L’arrêt sous R.P.0001 de la Cour constitutionnelle est très riche en enseignements, car la Cour a, avec beaucoup de compétence, de pédagogie et de maîtrise, réglé de nombreuses questions qui semblaient diviser les juristes en général, et les acteurs judiciaires en particulier.

Ainsi, nous pouvons retenir de cet arrêt notamment les acquis juridiques que voici : La Cour constitutionnelle n’est pas le juge naturel d’un ancien Premier ministre ou un Premier ministre honoraire.

La Cour considère que pendant la durée de ses fonctions, et non après celles-ci, le Premier Ministre ne peut voir sa responsabilité pénale engagée que devant elle. Le Premier ministre bénéficie d’un privilège de juridiction le mettant largement à l’abri puisque les particuliers ne peuvent saisir la Cour constitutionnelle des actes le mettant en cause (pas de citation directe à l’égard d’un Premier ministre en fonction). Ce privilège de juridiction prend cependant fin avec les fonctions de Premier ministre, qui redevient à la fin de son mandat justiciable des tribunaux ordinaires.

De la nécessité de l’intervention législative pour la détermination de la juridiction devant juger un Premier ministre honoraire pour des actes ou faits infractionnels commis pendant ou à l’occasion de l’exercice de ses fonctions, y compris la procédure y relative.

Bien que la Cour ait jugé que le privilège de juridiction du Premier ministre prend fin avec ses fonctions, après quoi il redevient à la fin de son mandat, justiciable des juridictions ordinaires, elle précise cependant que l’exigence du principe de la légalité exige que la procédure pénale à appliquer contre un ancien Premier ministre ou Premier ministre honoraire pour des faits circonscrits ci-avant devant les juridictions ordinaires doit être celle expressément prévue par les textes constitutionnels et législatifs en vigueur.

Par cette affirmation, la Cour met en exergue un élément important en droit pénal, à savoir, le critère de prévisibilité et d’accessibilité de la loi. C’est-à-dire que non seulement que cette loi doit exister au moment des poursuites, mais également elle doit être accessible. Car, il n’y a pas de juge ou de juridiction sans la loi, ce qui veut dire qu’une personne ne peut être poursuivie que devant une juridiction préalablement connue dans un texte de loi, sous peine de violer les prévisions de l’article 17, alinéa 2 de la Constitution qui dispose que : «Nul ne peut être poursuivi, arrêté, détenu ou condamné qu’en vertu de la loi et dans les formes qu’elle prescrit».

En l’espèce, la Cour a constaté que Monsieur Augustin Matata Ponyo Mapon a été Premier ministre de 2012 à 2016; qu’à ce jour, il n’exerce plus lesdites fonctions.
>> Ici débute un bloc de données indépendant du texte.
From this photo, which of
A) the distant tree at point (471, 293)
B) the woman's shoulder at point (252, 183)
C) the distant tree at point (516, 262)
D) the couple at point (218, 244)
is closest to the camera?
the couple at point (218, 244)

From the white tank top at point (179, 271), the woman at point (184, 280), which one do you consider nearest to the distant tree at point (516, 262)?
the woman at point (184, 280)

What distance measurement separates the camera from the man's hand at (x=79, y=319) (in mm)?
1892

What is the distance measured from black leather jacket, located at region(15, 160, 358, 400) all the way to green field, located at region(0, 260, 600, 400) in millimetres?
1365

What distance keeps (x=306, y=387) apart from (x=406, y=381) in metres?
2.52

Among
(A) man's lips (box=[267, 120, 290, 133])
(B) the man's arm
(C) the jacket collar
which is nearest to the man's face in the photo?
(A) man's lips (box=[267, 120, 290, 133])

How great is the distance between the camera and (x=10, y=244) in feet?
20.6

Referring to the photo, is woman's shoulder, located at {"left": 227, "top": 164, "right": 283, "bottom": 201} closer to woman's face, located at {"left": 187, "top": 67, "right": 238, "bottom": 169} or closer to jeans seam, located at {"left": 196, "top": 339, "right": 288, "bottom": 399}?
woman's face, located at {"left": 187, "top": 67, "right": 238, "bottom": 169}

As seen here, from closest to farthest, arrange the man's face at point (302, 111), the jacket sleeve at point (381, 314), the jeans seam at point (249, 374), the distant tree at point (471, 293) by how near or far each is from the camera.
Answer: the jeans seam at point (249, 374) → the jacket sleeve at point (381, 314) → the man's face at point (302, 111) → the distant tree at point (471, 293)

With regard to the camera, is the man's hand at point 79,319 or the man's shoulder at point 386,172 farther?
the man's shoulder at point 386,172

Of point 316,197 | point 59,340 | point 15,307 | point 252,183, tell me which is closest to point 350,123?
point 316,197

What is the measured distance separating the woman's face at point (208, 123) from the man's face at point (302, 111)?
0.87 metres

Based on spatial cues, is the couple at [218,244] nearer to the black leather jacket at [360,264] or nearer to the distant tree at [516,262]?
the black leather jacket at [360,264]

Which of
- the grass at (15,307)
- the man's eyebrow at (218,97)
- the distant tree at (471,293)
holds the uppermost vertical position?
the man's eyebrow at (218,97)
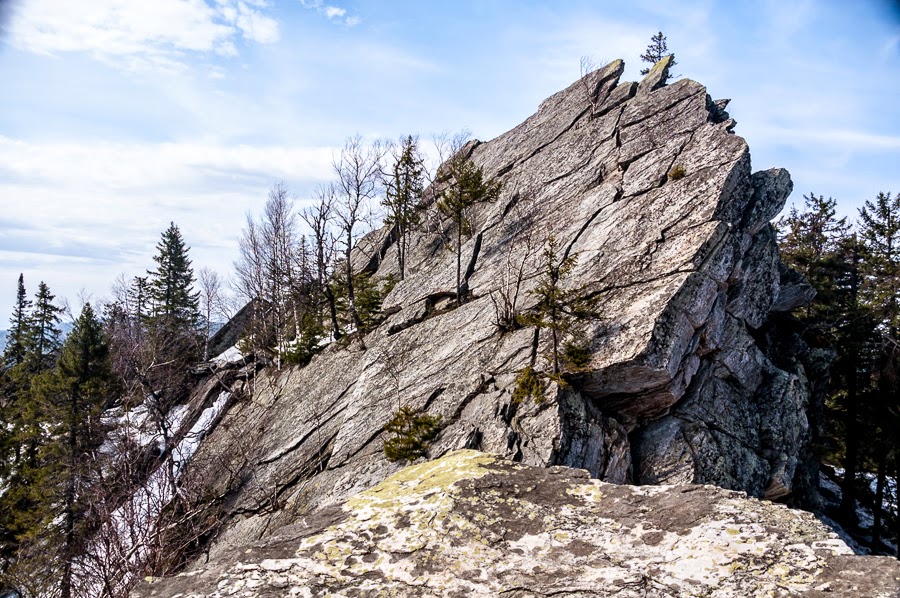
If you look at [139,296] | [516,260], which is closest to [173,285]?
[139,296]

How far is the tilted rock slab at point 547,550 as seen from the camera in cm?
448

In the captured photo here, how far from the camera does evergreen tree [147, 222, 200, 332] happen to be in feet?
184

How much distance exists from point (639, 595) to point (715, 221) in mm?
17234

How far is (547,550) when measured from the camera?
5293 mm

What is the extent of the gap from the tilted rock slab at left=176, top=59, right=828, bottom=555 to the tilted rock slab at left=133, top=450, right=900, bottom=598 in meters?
8.49

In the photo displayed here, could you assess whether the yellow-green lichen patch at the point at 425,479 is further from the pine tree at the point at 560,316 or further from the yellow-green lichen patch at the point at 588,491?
the pine tree at the point at 560,316

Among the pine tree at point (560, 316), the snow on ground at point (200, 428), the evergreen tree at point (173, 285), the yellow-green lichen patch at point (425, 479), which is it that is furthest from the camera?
the evergreen tree at point (173, 285)

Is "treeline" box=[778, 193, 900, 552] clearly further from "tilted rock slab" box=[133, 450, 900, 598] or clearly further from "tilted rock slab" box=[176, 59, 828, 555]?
"tilted rock slab" box=[133, 450, 900, 598]

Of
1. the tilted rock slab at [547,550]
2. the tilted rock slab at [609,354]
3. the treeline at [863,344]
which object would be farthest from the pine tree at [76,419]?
the treeline at [863,344]

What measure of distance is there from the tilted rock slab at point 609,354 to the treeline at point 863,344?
332cm

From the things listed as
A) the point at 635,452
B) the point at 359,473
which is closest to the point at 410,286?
the point at 359,473

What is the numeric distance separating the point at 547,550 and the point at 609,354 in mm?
11821

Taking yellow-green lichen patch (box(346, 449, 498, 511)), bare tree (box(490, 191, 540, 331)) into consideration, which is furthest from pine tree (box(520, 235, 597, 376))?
yellow-green lichen patch (box(346, 449, 498, 511))

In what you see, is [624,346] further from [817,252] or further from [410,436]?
[817,252]
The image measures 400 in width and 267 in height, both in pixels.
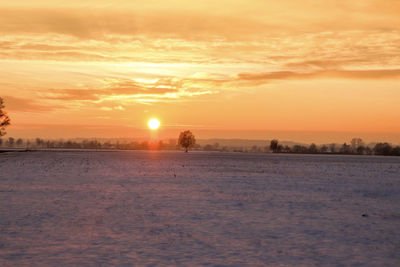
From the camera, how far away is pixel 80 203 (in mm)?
22594

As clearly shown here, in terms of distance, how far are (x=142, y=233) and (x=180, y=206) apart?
22.0 feet

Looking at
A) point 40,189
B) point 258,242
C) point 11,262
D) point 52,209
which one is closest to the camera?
point 11,262

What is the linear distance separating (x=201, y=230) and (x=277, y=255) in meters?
3.96

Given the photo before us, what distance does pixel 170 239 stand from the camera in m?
14.5

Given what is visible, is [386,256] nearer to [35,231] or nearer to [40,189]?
[35,231]

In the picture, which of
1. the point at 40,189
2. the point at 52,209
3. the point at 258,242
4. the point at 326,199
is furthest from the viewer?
the point at 40,189

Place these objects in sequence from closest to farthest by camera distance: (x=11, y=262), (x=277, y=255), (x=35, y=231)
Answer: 1. (x=11, y=262)
2. (x=277, y=255)
3. (x=35, y=231)

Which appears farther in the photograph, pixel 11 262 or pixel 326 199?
pixel 326 199

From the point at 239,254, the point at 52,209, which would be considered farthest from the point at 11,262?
the point at 52,209

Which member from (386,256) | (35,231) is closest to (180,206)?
(35,231)

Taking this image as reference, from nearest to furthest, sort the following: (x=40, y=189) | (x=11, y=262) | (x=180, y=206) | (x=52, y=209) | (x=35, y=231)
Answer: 1. (x=11, y=262)
2. (x=35, y=231)
3. (x=52, y=209)
4. (x=180, y=206)
5. (x=40, y=189)

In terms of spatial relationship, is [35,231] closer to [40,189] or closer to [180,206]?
[180,206]

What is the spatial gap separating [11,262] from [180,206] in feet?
37.1

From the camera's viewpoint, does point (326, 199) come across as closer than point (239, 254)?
No
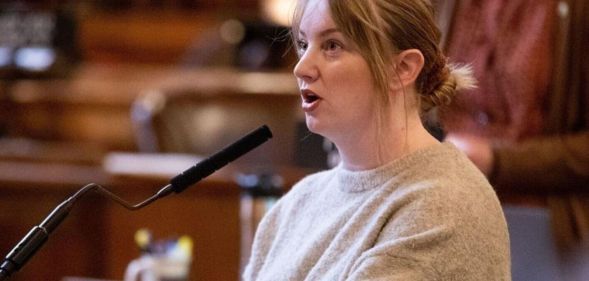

Elle a relevé que la compétence juridictionnelle étant d’attribution, le prévenu sus-identifié qui a cessé d’être Premier ministre en fonction au moment où les poursuites contre lui sont engagées, doit être déféré devant son juge naturel, de sorte que, autrement, il serait soustrait du juge que la Constitution et les lois lui assignent, et ce en violation de l’article 19 de la même Constitution, dont les deux premiers alinéas prévoient ce qui suit : «Nul ne peut être ni soustrait ni distrait contre son gré du juge que la loi lui assigne. Toute personne a le droit à ce que sa cause soit entendue dans un délai raisonnable par le juge compétent». 

Elle ajoute que la théorie de l’interprétation du droit pénal est marquée par le caractère strict de l’interprétation, et est basée sur le principe de la légalité des délits et des peines. De même, la procédure pénale est caractérisée par le principe selon lequel la loi doit être prévisible et accessible. Une décision judiciaire condamnant un prévenu au mépris de ce principe ne peut être régulière.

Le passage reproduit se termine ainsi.